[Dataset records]

======

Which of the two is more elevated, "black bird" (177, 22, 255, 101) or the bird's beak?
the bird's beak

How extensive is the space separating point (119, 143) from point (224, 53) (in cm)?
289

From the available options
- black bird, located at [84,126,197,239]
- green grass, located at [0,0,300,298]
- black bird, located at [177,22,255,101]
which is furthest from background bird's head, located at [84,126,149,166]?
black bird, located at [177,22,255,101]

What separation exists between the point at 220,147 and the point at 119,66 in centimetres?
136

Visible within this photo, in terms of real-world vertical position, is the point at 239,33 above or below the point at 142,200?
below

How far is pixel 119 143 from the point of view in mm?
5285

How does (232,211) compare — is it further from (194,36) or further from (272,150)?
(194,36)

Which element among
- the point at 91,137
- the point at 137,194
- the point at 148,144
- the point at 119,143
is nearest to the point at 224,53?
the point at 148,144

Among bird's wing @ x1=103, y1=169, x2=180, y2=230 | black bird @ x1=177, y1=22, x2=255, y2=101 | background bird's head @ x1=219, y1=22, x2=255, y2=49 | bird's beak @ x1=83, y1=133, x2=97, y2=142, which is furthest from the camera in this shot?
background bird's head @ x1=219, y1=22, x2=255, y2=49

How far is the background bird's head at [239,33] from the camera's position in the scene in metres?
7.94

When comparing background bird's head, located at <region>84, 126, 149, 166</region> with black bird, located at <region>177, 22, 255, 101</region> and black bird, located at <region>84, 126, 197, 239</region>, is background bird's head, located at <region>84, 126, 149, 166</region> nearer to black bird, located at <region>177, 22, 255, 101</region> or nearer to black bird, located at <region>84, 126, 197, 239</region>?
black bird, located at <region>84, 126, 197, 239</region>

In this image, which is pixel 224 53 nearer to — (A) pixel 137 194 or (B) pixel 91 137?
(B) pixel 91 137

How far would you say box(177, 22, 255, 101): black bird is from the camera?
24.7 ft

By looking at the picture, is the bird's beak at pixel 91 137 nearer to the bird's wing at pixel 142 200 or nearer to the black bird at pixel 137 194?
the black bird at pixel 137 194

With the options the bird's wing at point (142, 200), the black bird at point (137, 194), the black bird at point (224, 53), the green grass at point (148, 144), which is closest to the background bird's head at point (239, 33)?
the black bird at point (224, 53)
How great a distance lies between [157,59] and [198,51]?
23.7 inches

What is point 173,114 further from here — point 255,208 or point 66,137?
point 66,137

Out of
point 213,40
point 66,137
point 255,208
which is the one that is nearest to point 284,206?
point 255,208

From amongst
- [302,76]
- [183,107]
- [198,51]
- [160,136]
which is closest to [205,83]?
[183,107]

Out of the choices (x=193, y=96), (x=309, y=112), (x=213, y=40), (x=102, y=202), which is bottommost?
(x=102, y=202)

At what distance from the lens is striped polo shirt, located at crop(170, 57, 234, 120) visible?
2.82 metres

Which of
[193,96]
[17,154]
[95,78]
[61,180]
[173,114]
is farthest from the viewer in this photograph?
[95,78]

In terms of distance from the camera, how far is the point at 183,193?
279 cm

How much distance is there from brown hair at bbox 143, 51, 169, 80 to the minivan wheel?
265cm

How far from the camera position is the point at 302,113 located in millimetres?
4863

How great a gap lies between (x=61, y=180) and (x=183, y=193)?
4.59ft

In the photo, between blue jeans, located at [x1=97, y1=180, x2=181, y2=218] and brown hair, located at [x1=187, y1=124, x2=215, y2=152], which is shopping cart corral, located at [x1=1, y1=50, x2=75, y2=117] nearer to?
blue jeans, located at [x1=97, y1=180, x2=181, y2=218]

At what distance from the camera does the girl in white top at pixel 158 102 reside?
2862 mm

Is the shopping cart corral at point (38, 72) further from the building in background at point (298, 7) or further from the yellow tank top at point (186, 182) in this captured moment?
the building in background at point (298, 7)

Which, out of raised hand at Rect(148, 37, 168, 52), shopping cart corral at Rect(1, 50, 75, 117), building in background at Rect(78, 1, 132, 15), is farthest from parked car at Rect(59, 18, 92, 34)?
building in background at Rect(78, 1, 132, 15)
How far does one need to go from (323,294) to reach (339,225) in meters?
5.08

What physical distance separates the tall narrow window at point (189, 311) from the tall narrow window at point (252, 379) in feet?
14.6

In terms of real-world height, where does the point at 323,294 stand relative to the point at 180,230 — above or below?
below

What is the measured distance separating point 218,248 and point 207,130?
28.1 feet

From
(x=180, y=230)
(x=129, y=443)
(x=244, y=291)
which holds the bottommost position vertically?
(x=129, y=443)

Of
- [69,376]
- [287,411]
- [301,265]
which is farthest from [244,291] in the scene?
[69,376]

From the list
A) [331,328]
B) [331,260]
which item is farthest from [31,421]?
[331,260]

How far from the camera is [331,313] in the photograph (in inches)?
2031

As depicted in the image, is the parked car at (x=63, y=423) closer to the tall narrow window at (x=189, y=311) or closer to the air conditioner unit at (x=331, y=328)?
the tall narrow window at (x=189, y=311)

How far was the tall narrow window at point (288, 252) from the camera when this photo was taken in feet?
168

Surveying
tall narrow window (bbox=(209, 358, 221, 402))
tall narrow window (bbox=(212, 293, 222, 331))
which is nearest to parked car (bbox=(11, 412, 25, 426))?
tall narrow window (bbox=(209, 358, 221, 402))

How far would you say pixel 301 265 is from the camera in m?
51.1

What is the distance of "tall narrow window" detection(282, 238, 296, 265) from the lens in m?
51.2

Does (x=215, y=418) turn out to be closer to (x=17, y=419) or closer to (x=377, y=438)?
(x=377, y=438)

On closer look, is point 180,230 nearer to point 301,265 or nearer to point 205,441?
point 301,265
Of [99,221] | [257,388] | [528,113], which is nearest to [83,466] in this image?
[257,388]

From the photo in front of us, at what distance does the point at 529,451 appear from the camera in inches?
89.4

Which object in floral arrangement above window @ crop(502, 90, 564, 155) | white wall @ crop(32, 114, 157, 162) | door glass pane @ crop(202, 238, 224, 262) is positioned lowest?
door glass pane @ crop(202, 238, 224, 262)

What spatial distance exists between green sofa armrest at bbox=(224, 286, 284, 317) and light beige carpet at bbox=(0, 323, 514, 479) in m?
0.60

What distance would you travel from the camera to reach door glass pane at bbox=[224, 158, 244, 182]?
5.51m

======

▸ THE REQUEST: Rewrite all of the material above, substituting "viewer" for each occurrence of "camera" and leaving everything else unchanged.

▸ REPLY TO THE TASK:
Which of the two is more elevated, "black bird" (177, 22, 255, 101) or the bird's beak?
the bird's beak

How extensive is the space separating point (119, 143) from point (224, 53) (in cm)?
289

From the available options
- black bird, located at [84,126,197,239]
- green grass, located at [0,0,300,298]
- black bird, located at [177,22,255,101]
which is furthest from background bird's head, located at [84,126,149,166]?
black bird, located at [177,22,255,101]

What separation exists between the point at 220,147 and the point at 119,66 in centimetres?
136

Visible within this photo, in terms of real-world vertical position, is the point at 239,33 above or below the point at 142,200?
below

How far is pixel 119 143 from the point of view in mm?
5285

How does (232,211) compare — is it further from (194,36) or further from (272,150)?
(194,36)

Which element among
- the point at 91,137
- the point at 137,194
- the point at 148,144
- the point at 119,143
is nearest to the point at 224,53?
the point at 148,144

Among bird's wing @ x1=103, y1=169, x2=180, y2=230 | black bird @ x1=177, y1=22, x2=255, y2=101 | background bird's head @ x1=219, y1=22, x2=255, y2=49 | bird's beak @ x1=83, y1=133, x2=97, y2=142, which is furthest from the viewer in this shot?
background bird's head @ x1=219, y1=22, x2=255, y2=49

How far is the background bird's head at [239,33] from the viewer's position in the scene in metres?
7.94

When comparing background bird's head, located at <region>84, 126, 149, 166</region> with black bird, located at <region>177, 22, 255, 101</region> and black bird, located at <region>84, 126, 197, 239</region>, is background bird's head, located at <region>84, 126, 149, 166</region> nearer to black bird, located at <region>177, 22, 255, 101</region> or nearer to black bird, located at <region>84, 126, 197, 239</region>?
black bird, located at <region>84, 126, 197, 239</region>

In this image, which is pixel 224 53 nearer to — (A) pixel 137 194 or (B) pixel 91 137?
(B) pixel 91 137

How far would you say box(177, 22, 255, 101): black bird is from the viewer?
24.7 ft

By looking at the picture, is the bird's beak at pixel 91 137 nearer to the bird's wing at pixel 142 200 or nearer to the black bird at pixel 137 194?
the black bird at pixel 137 194

With the options the bird's wing at point (142, 200), the black bird at point (137, 194), the black bird at point (224, 53), the green grass at point (148, 144), which is closest to the background bird's head at point (239, 33)?
the black bird at point (224, 53)
How great a distance lies between [157,59] and [198,51]?
23.7 inches

What is point 173,114 further from here — point 255,208 or point 66,137?
point 66,137

Out of
point 213,40
point 66,137
point 255,208
which is the one that is nearest to point 284,206?
point 255,208

From amongst
- [302,76]
- [183,107]
- [198,51]
- [160,136]
which is closest to [205,83]?
[183,107]

Out of the choices (x=193, y=96), (x=309, y=112), (x=213, y=40), (x=102, y=202), which is bottommost?
(x=102, y=202)

At what distance from the lens is striped polo shirt, located at crop(170, 57, 234, 120) visible?
2.82 metres

Which of
[193,96]
[17,154]
[95,78]
[61,180]
[173,114]
is farthest from the viewer in this photograph?
[95,78]

In terms of distance from the viewer, how far is the point at 183,193?
279 cm

How much distance is there from brown hair at bbox 143, 51, 169, 80 to the minivan wheel?
265cm

How far from the viewer position is the point at 302,113 located in millimetres?
4863

How great a gap lies between (x=61, y=180) and (x=183, y=193)?
4.59ft

In the photo, between blue jeans, located at [x1=97, y1=180, x2=181, y2=218] and brown hair, located at [x1=187, y1=124, x2=215, y2=152], which is shopping cart corral, located at [x1=1, y1=50, x2=75, y2=117] nearer to?
blue jeans, located at [x1=97, y1=180, x2=181, y2=218]

At what distance from the viewer does the girl in white top at pixel 158 102 reside?
2862 mm

Is the shopping cart corral at point (38, 72) further from the building in background at point (298, 7) or further from the yellow tank top at point (186, 182) in this captured moment?
the building in background at point (298, 7)

Which, out of raised hand at Rect(148, 37, 168, 52), shopping cart corral at Rect(1, 50, 75, 117), building in background at Rect(78, 1, 132, 15), is farthest from parked car at Rect(59, 18, 92, 34)?
building in background at Rect(78, 1, 132, 15)
How far does one need to go from (323,294) to reach (339,225) in meters?
5.08

What physical distance separates the tall narrow window at point (189, 311) from the tall narrow window at point (252, 379) in feet?
14.6

In terms of real-world height, where does the point at 323,294 stand relative to the point at 180,230 — above or below?
below

What is the measured distance separating point 218,248 and point 207,130?
28.1 feet

From
(x=180, y=230)
(x=129, y=443)
(x=244, y=291)
which holds the bottommost position vertically?
(x=129, y=443)

Of
- [69,376]
- [287,411]
- [301,265]
which is farthest from [244,291] in the scene?
[69,376]

From the list
A) [331,328]
B) [331,260]
which item is farthest from [31,421]?
[331,260]

How far from the viewer is [331,313] in the photograph (in inches)?
2031

As depicted in the image, is the parked car at (x=63, y=423) closer to the tall narrow window at (x=189, y=311) or closer to the air conditioner unit at (x=331, y=328)?
the tall narrow window at (x=189, y=311)

How far was the tall narrow window at point (288, 252) from the viewer when this photo was taken in feet?
168

Surveying
tall narrow window (bbox=(209, 358, 221, 402))
tall narrow window (bbox=(212, 293, 222, 331))
which is nearest to parked car (bbox=(11, 412, 25, 426))?
tall narrow window (bbox=(209, 358, 221, 402))

How far would you say pixel 301 265 is from the viewer in m?
51.1

What is the distance of "tall narrow window" detection(282, 238, 296, 265) from the lens in m?
51.2

Does (x=215, y=418) turn out to be closer to (x=17, y=419) or closer to (x=377, y=438)?
(x=377, y=438)

On closer look, is point 180,230 nearer to point 301,265 or nearer to point 205,441?
point 301,265
Of [99,221] | [257,388] | [528,113], which is nearest to [83,466] in this image?
[257,388]

From the photo in front of us, at what distance does the point at 529,451 appear from the viewer in inches?
89.4

Which object in floral arrangement above window @ crop(502, 90, 564, 155) | white wall @ crop(32, 114, 157, 162) | door glass pane @ crop(202, 238, 224, 262) is positioned lowest?
door glass pane @ crop(202, 238, 224, 262)

What spatial distance exists between green sofa armrest at bbox=(224, 286, 284, 317) and light beige carpet at bbox=(0, 323, 514, 479) in m?
0.60

What distance would you travel from the viewer to reach door glass pane at bbox=[224, 158, 244, 182]?
5.51m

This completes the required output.